*WORK TO COMPLETE:* Convert the data from the line with "Amongst the options" up to and including the line with "16.9 metres" into a JSON list of strings, one string per line, skipping blank lines and leaving out the pictures.

Entries on spatial positioning:
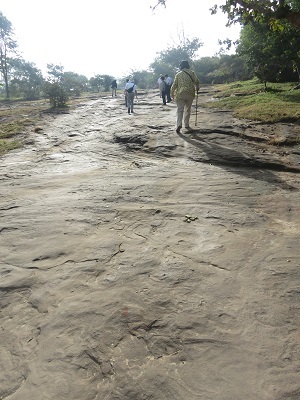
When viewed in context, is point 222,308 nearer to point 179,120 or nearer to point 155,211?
point 155,211

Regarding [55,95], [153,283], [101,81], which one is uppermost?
[101,81]

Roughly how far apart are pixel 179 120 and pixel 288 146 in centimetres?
289

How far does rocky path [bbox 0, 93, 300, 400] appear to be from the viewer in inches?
75.0

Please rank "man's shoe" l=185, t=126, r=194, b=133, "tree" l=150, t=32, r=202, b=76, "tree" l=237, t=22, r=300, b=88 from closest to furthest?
"man's shoe" l=185, t=126, r=194, b=133 < "tree" l=237, t=22, r=300, b=88 < "tree" l=150, t=32, r=202, b=76

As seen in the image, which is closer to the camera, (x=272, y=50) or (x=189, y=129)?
(x=189, y=129)

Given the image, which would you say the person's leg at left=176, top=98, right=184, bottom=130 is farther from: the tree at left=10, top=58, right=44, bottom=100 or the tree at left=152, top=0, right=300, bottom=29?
the tree at left=10, top=58, right=44, bottom=100

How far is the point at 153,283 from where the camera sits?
8.97 feet

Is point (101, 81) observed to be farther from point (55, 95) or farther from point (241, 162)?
point (241, 162)

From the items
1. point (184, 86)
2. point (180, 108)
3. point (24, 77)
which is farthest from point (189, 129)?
point (24, 77)

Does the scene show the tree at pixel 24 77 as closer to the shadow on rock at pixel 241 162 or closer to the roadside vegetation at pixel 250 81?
the roadside vegetation at pixel 250 81

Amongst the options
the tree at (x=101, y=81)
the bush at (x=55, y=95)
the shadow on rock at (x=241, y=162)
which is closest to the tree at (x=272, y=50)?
the shadow on rock at (x=241, y=162)

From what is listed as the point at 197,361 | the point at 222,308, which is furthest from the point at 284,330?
the point at 197,361

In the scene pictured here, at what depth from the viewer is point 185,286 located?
8.75 ft

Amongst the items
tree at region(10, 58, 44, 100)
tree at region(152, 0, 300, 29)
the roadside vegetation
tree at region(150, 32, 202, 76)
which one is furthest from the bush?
tree at region(150, 32, 202, 76)
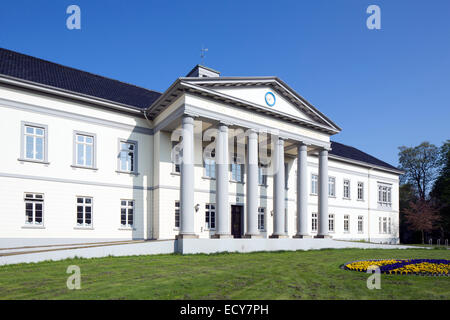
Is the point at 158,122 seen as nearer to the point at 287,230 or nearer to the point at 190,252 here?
the point at 190,252

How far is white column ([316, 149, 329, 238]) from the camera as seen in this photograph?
25.9m

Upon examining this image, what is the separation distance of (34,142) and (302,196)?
16.9 metres

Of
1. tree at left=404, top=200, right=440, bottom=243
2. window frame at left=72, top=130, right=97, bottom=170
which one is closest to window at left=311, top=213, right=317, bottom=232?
tree at left=404, top=200, right=440, bottom=243

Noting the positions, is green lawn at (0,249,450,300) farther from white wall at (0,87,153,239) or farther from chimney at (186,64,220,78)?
chimney at (186,64,220,78)

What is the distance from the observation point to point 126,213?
71.7 ft

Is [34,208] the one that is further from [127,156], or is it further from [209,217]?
[209,217]

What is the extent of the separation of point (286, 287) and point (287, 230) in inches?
813

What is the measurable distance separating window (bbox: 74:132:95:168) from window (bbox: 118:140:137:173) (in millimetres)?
1641

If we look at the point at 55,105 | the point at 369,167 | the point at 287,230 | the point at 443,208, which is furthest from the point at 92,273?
the point at 443,208

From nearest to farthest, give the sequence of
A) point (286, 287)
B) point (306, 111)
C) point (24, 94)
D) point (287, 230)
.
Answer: point (286, 287) → point (24, 94) → point (306, 111) → point (287, 230)

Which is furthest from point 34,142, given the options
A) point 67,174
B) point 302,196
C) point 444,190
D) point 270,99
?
point 444,190

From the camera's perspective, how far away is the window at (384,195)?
40250 mm

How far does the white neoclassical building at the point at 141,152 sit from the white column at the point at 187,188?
53mm

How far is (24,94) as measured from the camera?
1881 centimetres
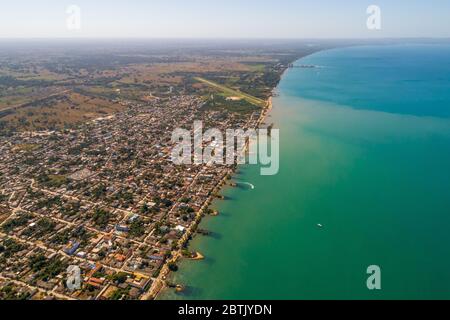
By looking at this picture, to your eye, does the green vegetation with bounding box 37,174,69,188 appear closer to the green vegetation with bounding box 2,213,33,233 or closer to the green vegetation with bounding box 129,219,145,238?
the green vegetation with bounding box 2,213,33,233

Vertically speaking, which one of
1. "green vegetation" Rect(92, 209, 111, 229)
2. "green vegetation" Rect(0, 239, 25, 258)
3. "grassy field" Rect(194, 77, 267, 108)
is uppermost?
"grassy field" Rect(194, 77, 267, 108)

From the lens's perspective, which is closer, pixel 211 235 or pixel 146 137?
pixel 211 235

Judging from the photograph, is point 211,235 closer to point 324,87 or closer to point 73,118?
point 73,118

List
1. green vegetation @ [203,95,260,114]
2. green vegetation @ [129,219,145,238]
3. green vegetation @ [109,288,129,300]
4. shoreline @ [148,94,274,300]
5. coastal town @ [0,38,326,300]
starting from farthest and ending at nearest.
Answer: green vegetation @ [203,95,260,114] → green vegetation @ [129,219,145,238] → coastal town @ [0,38,326,300] → shoreline @ [148,94,274,300] → green vegetation @ [109,288,129,300]

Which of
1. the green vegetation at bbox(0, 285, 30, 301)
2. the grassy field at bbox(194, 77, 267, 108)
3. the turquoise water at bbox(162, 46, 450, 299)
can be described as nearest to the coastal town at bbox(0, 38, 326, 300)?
the green vegetation at bbox(0, 285, 30, 301)

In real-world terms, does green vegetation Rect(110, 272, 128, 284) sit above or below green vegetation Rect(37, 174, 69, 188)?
below

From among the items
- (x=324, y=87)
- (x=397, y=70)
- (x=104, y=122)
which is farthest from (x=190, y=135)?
(x=397, y=70)

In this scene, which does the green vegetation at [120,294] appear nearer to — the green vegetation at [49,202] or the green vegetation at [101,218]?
the green vegetation at [101,218]

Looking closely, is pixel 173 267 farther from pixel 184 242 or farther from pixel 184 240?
pixel 184 240
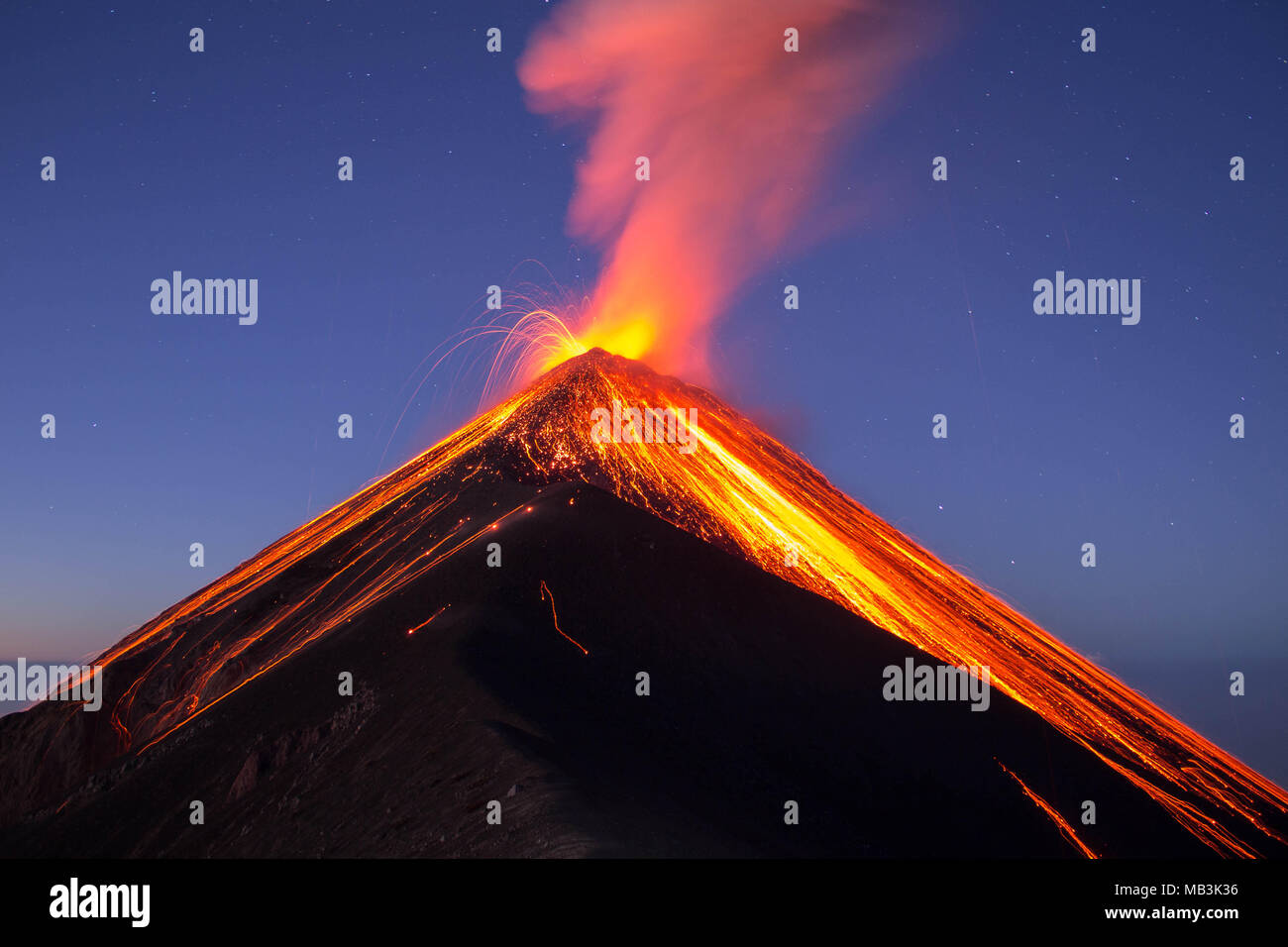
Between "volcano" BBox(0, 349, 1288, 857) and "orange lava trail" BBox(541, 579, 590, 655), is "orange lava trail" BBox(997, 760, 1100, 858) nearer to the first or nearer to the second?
"volcano" BBox(0, 349, 1288, 857)

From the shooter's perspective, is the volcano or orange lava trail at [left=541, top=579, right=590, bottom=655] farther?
orange lava trail at [left=541, top=579, right=590, bottom=655]

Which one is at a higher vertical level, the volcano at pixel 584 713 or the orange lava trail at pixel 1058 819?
the volcano at pixel 584 713

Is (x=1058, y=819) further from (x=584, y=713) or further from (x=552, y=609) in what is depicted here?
(x=552, y=609)

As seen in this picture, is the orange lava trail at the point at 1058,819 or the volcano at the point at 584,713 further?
the orange lava trail at the point at 1058,819

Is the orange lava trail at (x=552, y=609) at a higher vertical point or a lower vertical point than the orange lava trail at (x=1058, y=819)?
higher

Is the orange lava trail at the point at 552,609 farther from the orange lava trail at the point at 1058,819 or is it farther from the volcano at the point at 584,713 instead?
the orange lava trail at the point at 1058,819

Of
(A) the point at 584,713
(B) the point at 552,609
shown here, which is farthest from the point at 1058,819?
(B) the point at 552,609

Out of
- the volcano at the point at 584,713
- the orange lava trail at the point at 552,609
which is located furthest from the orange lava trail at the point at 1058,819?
the orange lava trail at the point at 552,609

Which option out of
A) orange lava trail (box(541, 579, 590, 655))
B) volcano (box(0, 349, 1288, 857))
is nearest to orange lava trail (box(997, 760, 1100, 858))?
volcano (box(0, 349, 1288, 857))
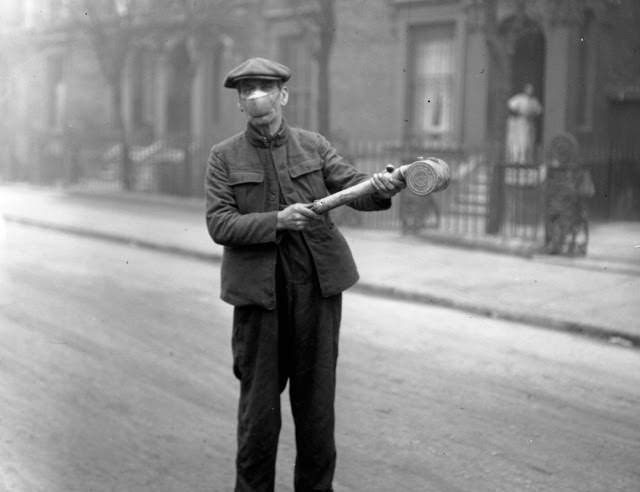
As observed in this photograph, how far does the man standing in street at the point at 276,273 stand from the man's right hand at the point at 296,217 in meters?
0.08

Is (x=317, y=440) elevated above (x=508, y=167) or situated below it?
below

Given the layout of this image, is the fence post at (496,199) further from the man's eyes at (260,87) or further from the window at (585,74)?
the man's eyes at (260,87)

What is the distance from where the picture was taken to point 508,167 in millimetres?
14180

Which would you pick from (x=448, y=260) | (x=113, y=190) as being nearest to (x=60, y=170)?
(x=113, y=190)

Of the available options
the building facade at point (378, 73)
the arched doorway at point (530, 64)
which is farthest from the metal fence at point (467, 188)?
the arched doorway at point (530, 64)

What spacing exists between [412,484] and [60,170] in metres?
25.1

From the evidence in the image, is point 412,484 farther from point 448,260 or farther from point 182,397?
point 448,260

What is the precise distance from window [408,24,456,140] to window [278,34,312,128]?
12.3 ft

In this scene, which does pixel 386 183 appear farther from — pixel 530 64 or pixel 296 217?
pixel 530 64

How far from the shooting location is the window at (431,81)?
19797mm

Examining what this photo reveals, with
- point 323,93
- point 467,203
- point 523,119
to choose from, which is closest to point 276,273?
point 467,203

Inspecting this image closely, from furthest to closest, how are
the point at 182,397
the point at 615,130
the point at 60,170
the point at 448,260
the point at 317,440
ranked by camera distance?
the point at 60,170 < the point at 615,130 < the point at 448,260 < the point at 182,397 < the point at 317,440

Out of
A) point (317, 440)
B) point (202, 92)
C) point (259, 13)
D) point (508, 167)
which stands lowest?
point (317, 440)

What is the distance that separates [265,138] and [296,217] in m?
0.42
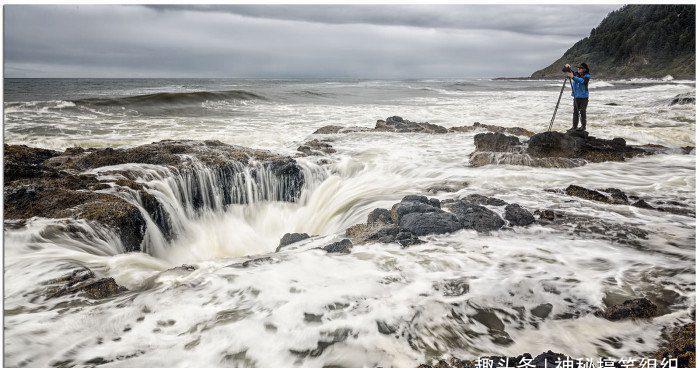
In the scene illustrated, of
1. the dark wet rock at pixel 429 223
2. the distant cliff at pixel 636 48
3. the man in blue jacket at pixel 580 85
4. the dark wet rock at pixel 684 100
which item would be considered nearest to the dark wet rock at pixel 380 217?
the dark wet rock at pixel 429 223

*TASK RESULT:*
[
  "Amongst the options",
  "the tree at (x=101, y=81)",
  "the bush at (x=55, y=95)",
  "the shadow on rock at (x=241, y=162)",
  "which is closest to the tree at (x=272, y=50)?",
  "the shadow on rock at (x=241, y=162)",
  "From what is listed as the point at 197,361 | the point at 222,308, which is furthest from the point at 284,330?",
  "the point at 197,361",
  "In the scene pictured here, at what depth from the viewer is point 185,286 located?",
  "8.75 ft",
  "Amongst the items",
  "tree at region(10, 58, 44, 100)",
  "tree at region(152, 0, 300, 29)",
  "the roadside vegetation",
  "tree at region(150, 32, 202, 76)",
  "which one is furthest from the bush?",
  "tree at region(150, 32, 202, 76)",
  "Is the point at 158,122 seen as nearer to the point at 287,230 or nearer to the point at 190,252 here?",
  "the point at 190,252",
  "How far is white column ([316, 149, 329, 238]) from the camera as seen in this photograph?",
  "25.9m",
  "Upon examining this image, what is the separation distance of (34,142) and (302,196)?",
  "16.9 metres"
]